REQUEST. Reproduce the account of a day in Puerto Montt word for word, in full.

TEXT SHOWN.
++++

Woken at 0100 by announcement that we had arrived in Puerto Montt, complete with a history of the town that I didn't really care about so early in the morning.

Breakfast was at 0730, the same as usual and then we got off and wandered into town. Lee went straight to the bus station, not thinking much of the look of Puerto Montt. Dugly, Paul and I headed up to a hostel we had been recommended, Casa Maggy, and dumped our bags.

In town we found Café Alemán, which served real coffee, but resisted the urge to spend all day there and went to the bus station to sort out transport to Ensenada.

Lunch was the first of many fixed-menu meals, soup, steak, egg and chips for USD3.40. The German influence on this area was obvious from the cakes (listed on the menu as Kuchen) and the chocolate shops.

After a brief stop to check our email we went back to Maggy's to organise meeting for dinner. Dugly and I spent the afternoon wandering around the town aimlessly, it was the biggest place we had been in since Montevideo two and a half years before.

At 2000 we met Paul and walked along to the fishing village of Angelmo for a meal. The main feature of the area was an arcade of wooden seafood stalls and tiny restaurants. We had been told that number 93 was good but it seemed to be shut.

++++

DATA ENTRIES.
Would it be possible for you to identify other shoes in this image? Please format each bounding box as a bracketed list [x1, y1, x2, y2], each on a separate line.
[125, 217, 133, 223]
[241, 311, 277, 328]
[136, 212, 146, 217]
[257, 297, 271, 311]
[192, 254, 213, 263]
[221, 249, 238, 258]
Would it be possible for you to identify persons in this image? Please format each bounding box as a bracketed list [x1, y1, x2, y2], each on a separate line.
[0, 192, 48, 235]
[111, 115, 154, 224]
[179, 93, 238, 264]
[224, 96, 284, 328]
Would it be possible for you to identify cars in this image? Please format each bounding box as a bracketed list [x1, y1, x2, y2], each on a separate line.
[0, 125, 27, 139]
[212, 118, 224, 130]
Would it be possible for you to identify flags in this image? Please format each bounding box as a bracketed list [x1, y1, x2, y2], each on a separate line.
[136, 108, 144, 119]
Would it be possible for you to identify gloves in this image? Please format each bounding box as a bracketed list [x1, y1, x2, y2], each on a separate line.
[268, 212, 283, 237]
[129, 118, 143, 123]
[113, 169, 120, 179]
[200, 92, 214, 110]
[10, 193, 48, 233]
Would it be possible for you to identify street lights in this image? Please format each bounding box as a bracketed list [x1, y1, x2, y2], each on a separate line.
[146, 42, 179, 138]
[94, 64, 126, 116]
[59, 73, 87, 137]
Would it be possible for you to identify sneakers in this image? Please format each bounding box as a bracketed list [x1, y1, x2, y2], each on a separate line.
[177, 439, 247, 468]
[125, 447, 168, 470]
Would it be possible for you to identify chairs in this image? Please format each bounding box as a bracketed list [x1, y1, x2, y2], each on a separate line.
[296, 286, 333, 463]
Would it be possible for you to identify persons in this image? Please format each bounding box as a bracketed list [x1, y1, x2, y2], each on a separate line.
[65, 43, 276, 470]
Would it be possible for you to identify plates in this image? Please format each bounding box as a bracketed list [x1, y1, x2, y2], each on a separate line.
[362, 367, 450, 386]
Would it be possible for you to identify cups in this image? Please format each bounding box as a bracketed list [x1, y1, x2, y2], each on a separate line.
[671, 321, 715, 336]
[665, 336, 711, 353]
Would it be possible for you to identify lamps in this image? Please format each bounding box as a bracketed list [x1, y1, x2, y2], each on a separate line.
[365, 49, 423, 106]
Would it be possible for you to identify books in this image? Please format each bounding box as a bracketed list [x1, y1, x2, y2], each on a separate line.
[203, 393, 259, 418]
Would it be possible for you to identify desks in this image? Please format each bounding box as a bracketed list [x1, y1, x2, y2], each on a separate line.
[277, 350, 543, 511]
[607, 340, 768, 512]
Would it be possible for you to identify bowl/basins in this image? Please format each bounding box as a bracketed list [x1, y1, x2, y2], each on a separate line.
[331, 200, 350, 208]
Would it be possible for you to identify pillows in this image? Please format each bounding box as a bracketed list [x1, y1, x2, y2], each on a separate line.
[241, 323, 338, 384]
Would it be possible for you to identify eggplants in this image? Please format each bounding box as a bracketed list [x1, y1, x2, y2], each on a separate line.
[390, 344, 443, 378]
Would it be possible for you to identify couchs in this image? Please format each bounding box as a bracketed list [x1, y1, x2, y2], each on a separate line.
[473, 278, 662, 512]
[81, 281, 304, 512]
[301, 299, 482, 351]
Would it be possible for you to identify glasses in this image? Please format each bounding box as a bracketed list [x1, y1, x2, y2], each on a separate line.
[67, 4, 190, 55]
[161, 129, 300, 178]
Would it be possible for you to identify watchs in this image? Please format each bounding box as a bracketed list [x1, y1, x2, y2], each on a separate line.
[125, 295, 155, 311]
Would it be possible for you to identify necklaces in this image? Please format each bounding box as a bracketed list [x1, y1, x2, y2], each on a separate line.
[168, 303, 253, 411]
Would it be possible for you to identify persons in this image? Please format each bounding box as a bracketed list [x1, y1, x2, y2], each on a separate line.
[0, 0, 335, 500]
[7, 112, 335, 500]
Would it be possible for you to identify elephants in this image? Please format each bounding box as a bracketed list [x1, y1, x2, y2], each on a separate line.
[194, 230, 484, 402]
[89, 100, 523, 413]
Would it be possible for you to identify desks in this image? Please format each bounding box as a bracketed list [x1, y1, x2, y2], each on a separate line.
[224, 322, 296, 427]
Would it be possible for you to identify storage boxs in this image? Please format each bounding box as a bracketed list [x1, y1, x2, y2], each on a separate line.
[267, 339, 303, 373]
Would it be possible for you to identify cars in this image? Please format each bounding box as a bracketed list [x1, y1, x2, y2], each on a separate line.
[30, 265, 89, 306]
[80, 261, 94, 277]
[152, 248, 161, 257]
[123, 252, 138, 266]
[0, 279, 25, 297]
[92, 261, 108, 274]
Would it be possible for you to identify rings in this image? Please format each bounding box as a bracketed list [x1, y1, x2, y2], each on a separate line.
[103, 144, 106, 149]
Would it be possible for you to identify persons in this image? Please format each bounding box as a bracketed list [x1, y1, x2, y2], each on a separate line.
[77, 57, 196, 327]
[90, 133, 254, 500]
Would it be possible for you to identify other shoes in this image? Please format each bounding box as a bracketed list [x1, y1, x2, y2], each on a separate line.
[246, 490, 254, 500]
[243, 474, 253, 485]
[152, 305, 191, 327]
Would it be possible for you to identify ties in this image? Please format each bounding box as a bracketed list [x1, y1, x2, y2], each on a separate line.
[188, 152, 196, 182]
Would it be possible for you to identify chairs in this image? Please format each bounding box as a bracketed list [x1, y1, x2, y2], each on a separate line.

++++

FINISHED ANSWER.
Woken at 0100 by announcement that we had arrived in Puerto Montt, complete with a history of the town that I didn't really care about so early in the morning.

Breakfast was at 0730, the same as usual and then we got off and wandered into town. Lee went straight to the bus station, not thinking much of the look of Puerto Montt. Dugly, Paul and I headed up to a hostel we had been recommended, Casa Maggy, and dumped our bags.

In town we found Café Alemán, which served real coffee, but resisted the urge to spend all day there and went to the bus station to sort out transport to Ensenada.

Lunch was the first of many fixed-menu meals, soup, steak, egg and chips for USD3.40. The German influence on this area was obvious from the cakes (listed on the menu as Kuchen) and the chocolate shops.

After a brief stop to check our email we went back to Maggy's to organise meeting for dinner. Dugly and I spent the afternoon wandering around the town aimlessly, it was the biggest place we had been in since Montevideo two and a half years before.

At 2000 we met Paul and walked along to the fishing village of Angelmo for a meal. The main feature of the area was an arcade of wooden seafood stalls and tiny restaurants. We had been told that number 93 was good but it seemed to be shut.